TASK STATEMENT:
Which lines below fall between the one containing "FEAT_W_Softball" and the one containing "Resume Templates For"? Repeat them exactly, counting both of those lines, and add nothing else.

ENTRIES PROVIDED:

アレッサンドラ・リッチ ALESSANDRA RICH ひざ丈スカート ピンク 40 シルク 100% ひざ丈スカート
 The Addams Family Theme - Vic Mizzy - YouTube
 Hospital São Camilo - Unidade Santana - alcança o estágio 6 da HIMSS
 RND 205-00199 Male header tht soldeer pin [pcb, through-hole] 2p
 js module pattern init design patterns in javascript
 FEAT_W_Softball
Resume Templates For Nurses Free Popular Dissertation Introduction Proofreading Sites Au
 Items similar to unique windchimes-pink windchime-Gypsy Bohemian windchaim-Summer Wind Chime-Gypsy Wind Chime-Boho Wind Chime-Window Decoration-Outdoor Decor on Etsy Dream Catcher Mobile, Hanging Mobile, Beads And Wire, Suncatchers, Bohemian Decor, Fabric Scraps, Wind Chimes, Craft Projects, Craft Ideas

REPLY:
 FEAT_W_Softball
Resume Templates For Nurses Free Popular Dissertation Introduction Proofreading Sites Au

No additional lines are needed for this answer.